**Assignment**
Which lines mention "pygargus"? Show each one from the listing.

[Data supplied — start]

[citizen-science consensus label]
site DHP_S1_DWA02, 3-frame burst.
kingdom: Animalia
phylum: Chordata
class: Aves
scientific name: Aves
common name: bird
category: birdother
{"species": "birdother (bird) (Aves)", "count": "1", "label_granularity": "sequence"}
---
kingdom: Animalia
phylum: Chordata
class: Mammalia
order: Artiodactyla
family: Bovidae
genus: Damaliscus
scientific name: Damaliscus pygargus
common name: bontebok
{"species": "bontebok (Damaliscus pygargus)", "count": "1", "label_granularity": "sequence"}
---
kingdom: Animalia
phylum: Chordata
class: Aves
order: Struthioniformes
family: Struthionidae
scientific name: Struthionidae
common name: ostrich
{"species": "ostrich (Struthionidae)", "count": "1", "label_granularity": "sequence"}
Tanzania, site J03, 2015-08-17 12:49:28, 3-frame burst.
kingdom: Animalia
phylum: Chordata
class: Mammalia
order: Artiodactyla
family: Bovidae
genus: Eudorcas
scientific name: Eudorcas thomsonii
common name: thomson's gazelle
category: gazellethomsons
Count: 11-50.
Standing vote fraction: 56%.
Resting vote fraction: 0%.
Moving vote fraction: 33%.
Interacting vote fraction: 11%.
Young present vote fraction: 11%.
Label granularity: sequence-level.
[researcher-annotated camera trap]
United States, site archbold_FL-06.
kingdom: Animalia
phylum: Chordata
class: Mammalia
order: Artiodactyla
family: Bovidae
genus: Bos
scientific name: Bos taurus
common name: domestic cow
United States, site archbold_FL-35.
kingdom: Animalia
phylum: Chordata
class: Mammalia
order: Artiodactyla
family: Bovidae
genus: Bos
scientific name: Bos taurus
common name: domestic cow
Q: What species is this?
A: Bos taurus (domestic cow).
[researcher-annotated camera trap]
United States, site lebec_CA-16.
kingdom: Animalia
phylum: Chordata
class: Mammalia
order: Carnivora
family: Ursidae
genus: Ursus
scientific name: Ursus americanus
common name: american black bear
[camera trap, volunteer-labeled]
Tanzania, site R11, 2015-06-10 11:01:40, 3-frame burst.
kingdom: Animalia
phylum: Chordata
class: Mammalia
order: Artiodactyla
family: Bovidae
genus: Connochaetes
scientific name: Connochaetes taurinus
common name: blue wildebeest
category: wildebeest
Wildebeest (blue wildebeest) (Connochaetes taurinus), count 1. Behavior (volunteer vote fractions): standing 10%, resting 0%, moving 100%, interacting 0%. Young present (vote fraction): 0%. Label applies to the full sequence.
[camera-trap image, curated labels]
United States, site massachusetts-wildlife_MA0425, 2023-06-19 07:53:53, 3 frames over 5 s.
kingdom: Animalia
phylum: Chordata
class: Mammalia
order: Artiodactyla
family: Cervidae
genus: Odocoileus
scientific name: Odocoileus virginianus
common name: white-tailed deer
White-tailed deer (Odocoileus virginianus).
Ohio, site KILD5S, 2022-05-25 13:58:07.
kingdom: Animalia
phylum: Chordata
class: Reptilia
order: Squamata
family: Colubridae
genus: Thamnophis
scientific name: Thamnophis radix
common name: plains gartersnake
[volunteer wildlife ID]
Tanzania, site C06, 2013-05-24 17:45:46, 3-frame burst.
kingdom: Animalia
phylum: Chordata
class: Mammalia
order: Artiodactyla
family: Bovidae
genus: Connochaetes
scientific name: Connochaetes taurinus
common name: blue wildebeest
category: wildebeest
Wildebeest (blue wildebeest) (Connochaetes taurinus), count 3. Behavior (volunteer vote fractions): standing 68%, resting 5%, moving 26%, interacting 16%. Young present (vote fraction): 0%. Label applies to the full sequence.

[Data supplied — finish]

**Answer to this problem**
scientific name: Damaliscus pygargus
{"species": "bontebok (Damaliscus pygargus)", "count": "1", "label_granularity": "sequence"}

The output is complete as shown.